Intimités by Katie Kitamura

Intimités by Katie Kitamura

Auteur:Katie Kitamura [Kitamura, Katie]
La langue: fra
Format: epub
Tags: Roman, Littérature américaine
Éditeur: Stock
Publié: 2023-02-01T08:01:39+00:00


10

Il y eut encore plus de monde que d’habitude au vernissage de Jana au Mauritshuis, peut-être à cause de la thématique de l’exposition, à la fois ironique et sérieuse. Jana avait souvent évoqué la pression qui était mise pour augmenter les chiffres de fréquentation, renouveler la présentation des collections permanentes afin d’attirer un public plus jeune et plus nombreux.

C’est avec cette consigne en tête que Jana avait conçu l’exposition Slow Food, la première du musée consacrée à la nourriture dans les natures mortes. Jana avoua que le concept et surtout le titre relevaient plutôt du gimmick, très loin des deux premières expositions qu’elle avait montées. Mais elle insista pour dire qu’elle trouvait l’idée excellente. C’était un thème récurrent de la peinture de l’âge d’or, un genre bien déterminé, dit-elle, même si des titres comme Nature morte avec fromages, amandes et bretzels font vraiment penser à une sculpture de Jeff Koons. Je suppose qu’en soi, c’est intéressant. Il y aurait beaucoup à dire sur la classe, la consommation et la culture de l’étalage en public.

J’observai les gens dans le hall du musée, portant des vêtements de grands couturiers et jouant avec leur smartphone de manière ostentatoire. Ils buvaient leur vin autour du buste de Johan Maurits, le fondateur du musée, qui avait fait fortune grâce au commerce transatlantique d’esclaves et la conquête de la Nouvelle-Hollande ; Jana m’avait raconté l’histoire lors d’une précédente visite. Elle aurait aimé que ce buste soit déboulonné, non seulement parce qu’il célébrait un marchand d’esclaves et un colonialiste, mais aussi parce que ce n’était pas une œuvre de qualité. Je ne pouvais qu’être d’accord, Maurits avait l’air particulièrement pompeux dans ce portrait exécuté par Bartholomeus Effers avec ses bajoues, ses lèvres pincées et son habit surchargé. Il regardait dans le vide, une main sur le torse. Le buste avait beau être entouré d’invités, personne ne semblait lui prêter attention, personne n’envisageait ce pan d’histoire pourtant bien présent. Je vis un homme en costume bâiller et effleurer la statue avant de se redresser paresseusement.

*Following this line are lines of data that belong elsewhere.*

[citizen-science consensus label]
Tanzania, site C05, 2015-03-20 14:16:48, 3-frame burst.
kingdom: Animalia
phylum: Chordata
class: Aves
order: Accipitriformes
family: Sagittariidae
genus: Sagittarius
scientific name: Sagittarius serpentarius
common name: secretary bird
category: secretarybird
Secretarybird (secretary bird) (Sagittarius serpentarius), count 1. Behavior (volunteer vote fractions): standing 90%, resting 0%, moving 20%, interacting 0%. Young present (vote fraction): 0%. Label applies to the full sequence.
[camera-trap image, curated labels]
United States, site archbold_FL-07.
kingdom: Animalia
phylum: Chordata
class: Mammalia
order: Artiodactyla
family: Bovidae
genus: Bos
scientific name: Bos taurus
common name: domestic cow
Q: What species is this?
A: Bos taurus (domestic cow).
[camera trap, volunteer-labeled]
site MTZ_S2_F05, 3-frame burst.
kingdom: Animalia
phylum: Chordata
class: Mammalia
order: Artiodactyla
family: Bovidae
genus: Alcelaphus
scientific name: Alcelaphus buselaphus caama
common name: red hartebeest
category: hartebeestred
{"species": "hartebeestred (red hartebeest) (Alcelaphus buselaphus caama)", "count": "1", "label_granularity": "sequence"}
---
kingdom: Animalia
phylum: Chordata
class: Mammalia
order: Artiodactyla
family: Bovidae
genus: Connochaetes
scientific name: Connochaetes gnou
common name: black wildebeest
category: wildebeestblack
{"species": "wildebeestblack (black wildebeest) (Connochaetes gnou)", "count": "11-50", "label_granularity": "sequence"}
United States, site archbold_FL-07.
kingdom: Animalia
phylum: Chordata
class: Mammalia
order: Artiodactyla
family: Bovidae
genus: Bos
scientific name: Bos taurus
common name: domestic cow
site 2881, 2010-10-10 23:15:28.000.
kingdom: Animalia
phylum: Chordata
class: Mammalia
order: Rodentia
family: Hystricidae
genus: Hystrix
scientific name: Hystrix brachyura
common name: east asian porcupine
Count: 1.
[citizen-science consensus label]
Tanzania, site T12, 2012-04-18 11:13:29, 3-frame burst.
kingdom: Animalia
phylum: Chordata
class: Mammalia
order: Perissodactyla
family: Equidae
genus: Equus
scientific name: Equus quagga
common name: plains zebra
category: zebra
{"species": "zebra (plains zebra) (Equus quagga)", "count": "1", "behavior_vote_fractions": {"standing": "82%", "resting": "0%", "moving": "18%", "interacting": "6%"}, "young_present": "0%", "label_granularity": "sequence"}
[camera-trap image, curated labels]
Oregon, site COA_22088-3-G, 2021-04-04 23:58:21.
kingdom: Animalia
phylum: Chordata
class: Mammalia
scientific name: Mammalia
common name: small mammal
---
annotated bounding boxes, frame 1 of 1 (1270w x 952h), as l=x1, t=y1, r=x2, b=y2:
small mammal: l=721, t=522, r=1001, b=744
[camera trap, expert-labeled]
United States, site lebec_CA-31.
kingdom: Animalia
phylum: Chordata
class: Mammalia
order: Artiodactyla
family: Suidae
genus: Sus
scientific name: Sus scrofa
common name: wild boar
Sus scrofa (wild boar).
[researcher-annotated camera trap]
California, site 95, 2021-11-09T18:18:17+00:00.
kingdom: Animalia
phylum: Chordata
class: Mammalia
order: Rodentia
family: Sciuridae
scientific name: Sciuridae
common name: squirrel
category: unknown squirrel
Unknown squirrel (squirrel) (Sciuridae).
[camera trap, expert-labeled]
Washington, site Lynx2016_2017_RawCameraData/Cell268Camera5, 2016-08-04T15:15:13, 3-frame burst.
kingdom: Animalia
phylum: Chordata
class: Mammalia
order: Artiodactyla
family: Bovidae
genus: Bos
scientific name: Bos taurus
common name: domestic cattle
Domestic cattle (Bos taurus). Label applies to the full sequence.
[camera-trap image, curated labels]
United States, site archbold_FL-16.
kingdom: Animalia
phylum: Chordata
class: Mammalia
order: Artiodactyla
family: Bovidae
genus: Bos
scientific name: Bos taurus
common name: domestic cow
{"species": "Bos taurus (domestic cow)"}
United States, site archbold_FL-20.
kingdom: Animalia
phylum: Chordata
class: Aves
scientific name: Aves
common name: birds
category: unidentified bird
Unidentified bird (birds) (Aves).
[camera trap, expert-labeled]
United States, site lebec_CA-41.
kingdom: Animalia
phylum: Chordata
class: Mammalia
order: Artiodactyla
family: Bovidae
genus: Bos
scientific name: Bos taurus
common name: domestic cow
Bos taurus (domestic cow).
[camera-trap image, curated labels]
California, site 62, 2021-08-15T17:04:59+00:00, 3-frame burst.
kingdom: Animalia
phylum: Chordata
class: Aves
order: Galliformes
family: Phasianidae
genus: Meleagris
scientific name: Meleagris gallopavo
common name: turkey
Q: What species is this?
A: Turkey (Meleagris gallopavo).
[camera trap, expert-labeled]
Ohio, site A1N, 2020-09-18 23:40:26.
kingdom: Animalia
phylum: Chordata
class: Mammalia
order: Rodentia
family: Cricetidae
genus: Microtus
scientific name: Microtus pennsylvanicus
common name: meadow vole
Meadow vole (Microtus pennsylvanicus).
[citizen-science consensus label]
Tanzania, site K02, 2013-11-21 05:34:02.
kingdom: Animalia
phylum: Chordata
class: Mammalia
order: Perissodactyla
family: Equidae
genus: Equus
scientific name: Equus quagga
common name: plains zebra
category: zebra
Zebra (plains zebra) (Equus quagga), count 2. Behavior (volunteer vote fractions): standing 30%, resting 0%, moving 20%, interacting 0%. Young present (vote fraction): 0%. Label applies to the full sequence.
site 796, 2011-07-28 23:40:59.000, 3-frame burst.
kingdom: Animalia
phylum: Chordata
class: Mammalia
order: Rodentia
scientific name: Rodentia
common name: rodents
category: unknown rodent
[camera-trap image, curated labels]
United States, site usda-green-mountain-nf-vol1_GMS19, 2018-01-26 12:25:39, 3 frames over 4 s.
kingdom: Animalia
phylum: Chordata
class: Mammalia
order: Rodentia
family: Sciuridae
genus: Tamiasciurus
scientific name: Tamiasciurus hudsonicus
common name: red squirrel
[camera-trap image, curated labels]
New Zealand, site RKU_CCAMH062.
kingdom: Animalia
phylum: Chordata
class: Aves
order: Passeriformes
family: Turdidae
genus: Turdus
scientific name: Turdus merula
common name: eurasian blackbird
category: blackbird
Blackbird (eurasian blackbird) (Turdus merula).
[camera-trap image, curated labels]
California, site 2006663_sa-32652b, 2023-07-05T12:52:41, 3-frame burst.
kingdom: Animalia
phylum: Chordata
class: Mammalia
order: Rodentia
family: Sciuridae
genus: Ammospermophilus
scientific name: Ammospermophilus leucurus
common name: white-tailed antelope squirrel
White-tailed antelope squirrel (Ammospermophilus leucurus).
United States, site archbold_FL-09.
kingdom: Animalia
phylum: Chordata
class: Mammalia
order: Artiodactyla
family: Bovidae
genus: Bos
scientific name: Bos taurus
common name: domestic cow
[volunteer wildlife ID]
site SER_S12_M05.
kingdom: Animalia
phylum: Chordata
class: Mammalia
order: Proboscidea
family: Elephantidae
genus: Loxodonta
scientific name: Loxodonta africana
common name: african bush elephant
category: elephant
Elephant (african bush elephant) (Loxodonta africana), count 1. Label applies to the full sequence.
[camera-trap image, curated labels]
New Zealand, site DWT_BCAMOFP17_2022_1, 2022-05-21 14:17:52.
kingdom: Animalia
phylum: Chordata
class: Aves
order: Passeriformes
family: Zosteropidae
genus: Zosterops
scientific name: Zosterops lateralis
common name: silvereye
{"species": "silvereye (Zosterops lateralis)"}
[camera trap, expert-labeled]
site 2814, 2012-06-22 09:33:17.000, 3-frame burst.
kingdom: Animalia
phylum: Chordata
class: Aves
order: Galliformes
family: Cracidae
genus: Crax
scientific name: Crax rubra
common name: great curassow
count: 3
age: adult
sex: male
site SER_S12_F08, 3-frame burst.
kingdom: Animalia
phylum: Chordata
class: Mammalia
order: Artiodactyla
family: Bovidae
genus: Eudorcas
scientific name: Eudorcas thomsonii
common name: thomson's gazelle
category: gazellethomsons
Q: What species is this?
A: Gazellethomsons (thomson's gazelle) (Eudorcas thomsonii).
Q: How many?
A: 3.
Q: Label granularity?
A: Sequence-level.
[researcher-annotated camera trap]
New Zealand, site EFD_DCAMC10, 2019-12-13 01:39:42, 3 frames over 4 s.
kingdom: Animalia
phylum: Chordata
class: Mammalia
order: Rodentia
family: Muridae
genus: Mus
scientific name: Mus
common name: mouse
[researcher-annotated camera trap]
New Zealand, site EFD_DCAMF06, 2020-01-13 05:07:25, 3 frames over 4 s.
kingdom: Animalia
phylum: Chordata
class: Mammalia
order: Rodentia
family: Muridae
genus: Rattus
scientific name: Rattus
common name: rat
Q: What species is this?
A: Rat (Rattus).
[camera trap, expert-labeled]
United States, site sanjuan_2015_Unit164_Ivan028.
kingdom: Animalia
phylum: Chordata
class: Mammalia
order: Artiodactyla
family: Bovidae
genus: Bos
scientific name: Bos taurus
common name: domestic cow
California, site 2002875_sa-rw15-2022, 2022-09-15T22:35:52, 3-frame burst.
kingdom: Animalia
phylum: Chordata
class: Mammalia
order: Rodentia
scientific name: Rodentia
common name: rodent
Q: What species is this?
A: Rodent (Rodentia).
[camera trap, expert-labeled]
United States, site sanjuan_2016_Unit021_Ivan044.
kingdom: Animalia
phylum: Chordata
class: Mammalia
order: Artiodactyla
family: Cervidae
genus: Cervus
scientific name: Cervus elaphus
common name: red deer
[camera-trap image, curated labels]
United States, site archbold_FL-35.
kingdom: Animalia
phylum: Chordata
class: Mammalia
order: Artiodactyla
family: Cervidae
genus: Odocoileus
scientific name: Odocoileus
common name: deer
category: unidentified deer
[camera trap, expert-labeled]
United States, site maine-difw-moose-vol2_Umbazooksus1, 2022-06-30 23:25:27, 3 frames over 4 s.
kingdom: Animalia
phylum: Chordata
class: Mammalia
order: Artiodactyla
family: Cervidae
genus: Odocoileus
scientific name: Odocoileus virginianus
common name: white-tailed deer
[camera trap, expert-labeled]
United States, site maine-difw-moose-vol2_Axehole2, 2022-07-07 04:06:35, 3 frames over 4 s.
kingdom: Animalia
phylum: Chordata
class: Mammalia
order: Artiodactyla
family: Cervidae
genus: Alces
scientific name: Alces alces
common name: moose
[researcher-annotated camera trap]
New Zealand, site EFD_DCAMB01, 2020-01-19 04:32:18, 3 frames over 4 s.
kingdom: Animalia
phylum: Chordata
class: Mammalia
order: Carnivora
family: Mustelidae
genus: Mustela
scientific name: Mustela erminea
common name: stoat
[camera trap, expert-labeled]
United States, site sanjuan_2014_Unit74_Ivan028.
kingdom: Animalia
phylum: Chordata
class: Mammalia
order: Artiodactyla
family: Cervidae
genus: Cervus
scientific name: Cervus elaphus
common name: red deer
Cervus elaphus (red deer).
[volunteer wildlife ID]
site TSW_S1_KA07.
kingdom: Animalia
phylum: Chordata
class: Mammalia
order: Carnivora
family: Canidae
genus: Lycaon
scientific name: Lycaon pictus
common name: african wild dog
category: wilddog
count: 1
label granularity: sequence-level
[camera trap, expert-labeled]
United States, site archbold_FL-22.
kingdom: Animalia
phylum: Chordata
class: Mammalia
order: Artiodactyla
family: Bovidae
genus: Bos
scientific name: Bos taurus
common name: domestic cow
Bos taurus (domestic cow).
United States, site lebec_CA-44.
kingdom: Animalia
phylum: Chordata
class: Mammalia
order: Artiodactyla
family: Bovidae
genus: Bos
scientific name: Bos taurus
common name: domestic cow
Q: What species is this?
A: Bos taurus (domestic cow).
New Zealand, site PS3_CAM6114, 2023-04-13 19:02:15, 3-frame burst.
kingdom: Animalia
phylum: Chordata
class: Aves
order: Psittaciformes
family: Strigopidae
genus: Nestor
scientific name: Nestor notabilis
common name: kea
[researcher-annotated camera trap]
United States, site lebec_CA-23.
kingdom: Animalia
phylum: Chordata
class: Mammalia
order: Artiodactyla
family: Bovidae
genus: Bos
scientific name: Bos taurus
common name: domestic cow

Je montai à l’étage où je vis Jana à l’autre bout de la galerie en pleine discussion avec deux femmes à la coiffure parfaite, toutes les deux en tailleur et talons hauts, comme si elles arrivaient directement du bureau. Jana leur montrait beaucoup d’égards, semblant suggérer qu’il s’agissait de mécènes, acquiesçait avec enthousiasme, mais son sourire était faux et figé. Ne voulant pas les interrompre, je me rendis dans la salle adjacente qui accueillait la collection permanente. Elle était déserte et je m’y promenai sans être dérangée, le bruit de la foule faiblissant au fur à mesure de mon éloignement.

Les salles du Mauritshuis étaient de dimensions modestes, ces espaces avaient quelque chose de domestique comparés à ceux d’autres musées, si immenses qu’on croirait qu’ils cherchent à imposer le sublime aux visiteurs. Je préférais l’intimité de ces salles, mieux adaptée aux tableaux, non seulement à cause de la taille des œuvres – certaines n’étaient pas plus grandes qu’une feuille A4, le genre de tableau qu’on a envie de voir de près, dont on ne peut profiter de loin – mais aussi à cause du sujet.